My sister and I went into Philadelphia yesterday because she wanted to visit the Tiffany's jewelry store. It was a short walk from where I parked my car - only a couple of blocks - but the sticky heat we've been experiencing here the last couple of days made the trip incredibly uncomfortable. I was wearing cut-off shorts and a tank top in an effort to keep cool, but I definitely felt like a bum walking into Tiffany's! If I ever go there again, I'll have to remember to fancy up a little bit. On the way back to the car, we stopped at Capogiro Gelato at 13th Street for a treat that would cool us down. While Capogiro had an impressive amount of delicious looking gelato, they were only serving a few fruit sorbets. I opted for half bing cherry and half black raspberry, and was NOT disappointed! I think this was probably the richest sorbet I've ever eaten, and the flavor of both fruits was wonderfully strong.

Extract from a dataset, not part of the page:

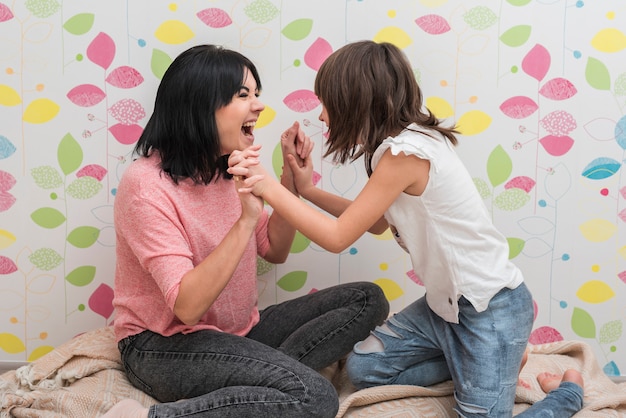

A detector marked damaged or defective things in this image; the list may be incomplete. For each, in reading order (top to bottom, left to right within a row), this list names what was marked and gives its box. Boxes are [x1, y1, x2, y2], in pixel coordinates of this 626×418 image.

ripped white top [370, 124, 520, 324]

For dinner last night, I made a sort of Mediterranean stir-fry. First, I cut up a block of firm tofu into small cubes and tossed it with some salt, olive oil, and dried marjoram, and baked it at 450 degrees for about twenty minutes. Then, I sauteed the tofu with cremini mushrooms, sundried tomatos, spinach, garlic, and a little bit of white wine, and served it over bulgur wheat. It was something fun and different since I don't usually prepare tofu this way, and definitely very filling.

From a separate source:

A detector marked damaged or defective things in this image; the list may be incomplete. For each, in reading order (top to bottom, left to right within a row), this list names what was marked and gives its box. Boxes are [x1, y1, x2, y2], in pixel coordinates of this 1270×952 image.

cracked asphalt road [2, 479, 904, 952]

Finally, here is a shot of the mostly eaten cake I made for my sister's 18th birthday a couple of days ago. She wanted a funfetti cake (the kind of from the Pillsbury mix) but since I was the one doing the baking, I certainly wasn't going to make a cake I couldn't even eat, OR make a cake from a box mix. Instead I doubled the recipe for Golden Vanilla Cupcakes in VCTOTW and folded a ton of sprinkles into the batter. I frosted the cake with Isa's vanilla buttercream frosting, and it was a hit - my whole family loved this cake! Unfortunately, I never seem to have shortening on hand, so I always make my buttercreams entirely out of Earth Balance, which gives them a very soft texture that has to be refrigerated immedietly for fear of melting. That's alright though, the cake and icing still tasted so good!

Wednesday, July 4, 2007


I had some semi-exciting plans for dinner tonight that were thwarted because someone else used up my ingredients. I ended up making what seemed like a kind of weird combination of oven-roasted corn on the cob, oven fries, and spinach with chickpeas. It all turned out well enough, but the meal sort of felt like a washout.

Baby spinach sauteed with three cloves of garlic, some pinenuts, and about half a can of chickpeas. It ended up being more chickpeas than spinach, but still tasted good, meaning there were no leftovers.

Oven roasted potatos tossed with olive oil, salt, and Old Bay seasoning. They didn't turn out as crisp as I like, I think because the potatos I used were sort of waxy.

A vegan version of Orangette's chocolate chip cinnamon banana bread. This is probably the most delicious banana bread I have ever had; there is a cinnamon sugar topping that gets crunchy while the bread is baking that I think makes the recipe really stand out from others. Interestingly, while this bread contains no added fat, you would never be able to tell, most likely due to the moistness from the bananas. To veganize Orangette's bread, I just omit the eggs and replaced them with 1/2 cup of plain applesauce mixed with 1 teaspoon of baking powder.